Halka zorla verdikleri tüketim kredisi kartlarına, yıllık 65 tl ücret alıyorlar.
Bu yetmiyormuş gibi, bir ekstre dökümü almak için 7,5-10 TL istiyorlar. Kredi kartı hesabını kapatmak için de 10 TL.
Yani bankadan içeri girdiğiniz zaman, mutlaka bir şekilde bir ücret ödüyorsunuz.
Bankalar böyle de, halkın mallarını yağmalayan şirketlerde durum farklı mı?
Örnek; Sabancı’nın Ankara’daki elektrik faturalarını alan yere gittiğinizde, fatura tutarı haricinde, bir lira daha istiyorlar. Tıklama ücreti.
Bir milyon kişiden bir lira alırsanız, ne eder?
Yani adamdan bir mal alıyorsunuz, ödemek için kasasına gidiyorsunuz. Bir lira daha fazladan ödemenizi istiyorlar.
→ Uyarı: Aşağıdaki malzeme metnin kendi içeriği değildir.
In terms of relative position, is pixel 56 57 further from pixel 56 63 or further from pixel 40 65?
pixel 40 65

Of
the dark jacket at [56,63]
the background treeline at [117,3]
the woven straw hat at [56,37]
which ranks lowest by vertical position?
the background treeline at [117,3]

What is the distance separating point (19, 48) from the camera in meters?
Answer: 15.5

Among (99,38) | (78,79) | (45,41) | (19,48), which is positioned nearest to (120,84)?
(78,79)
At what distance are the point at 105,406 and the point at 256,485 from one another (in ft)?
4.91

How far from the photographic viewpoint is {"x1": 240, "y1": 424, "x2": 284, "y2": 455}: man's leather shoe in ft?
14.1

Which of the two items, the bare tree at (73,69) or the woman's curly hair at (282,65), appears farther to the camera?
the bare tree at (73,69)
Bilgisayar tıklama ücreti.
Devletin etkisi azalınca, çıkar çevreleri, bankalar para musluklarını ele geçirince, halka sadece kuyruklarda ağlamak, sızlanmak kalıyor.
Mafyalaşan bankalar, kazançlarını yukarı çekmek için, Şube sayısını azaltıp, çalışan sayısını da azaltarak, kuyruklardaki eziyeti halkın sırtına taşıyorlar.
Ne yapacaksınız memleketin efendileri bunlar.
Mafyalaşan bu düzenin adı; piyasa oluyor.
Bu nasıl piyasa ise, zenginlerin borçlarına Hazine Garantisi veriyor. Ödenmeyen zengin borcu, halkın sırtına vuruluyor.
Fakir kredi kartı borcunu ödeyemeyince, paran kadar harca diye azarlıyorlar. Mahkemeleri peşine takıyorlar.
Ey halkım senin hiç mi kabahatin yok?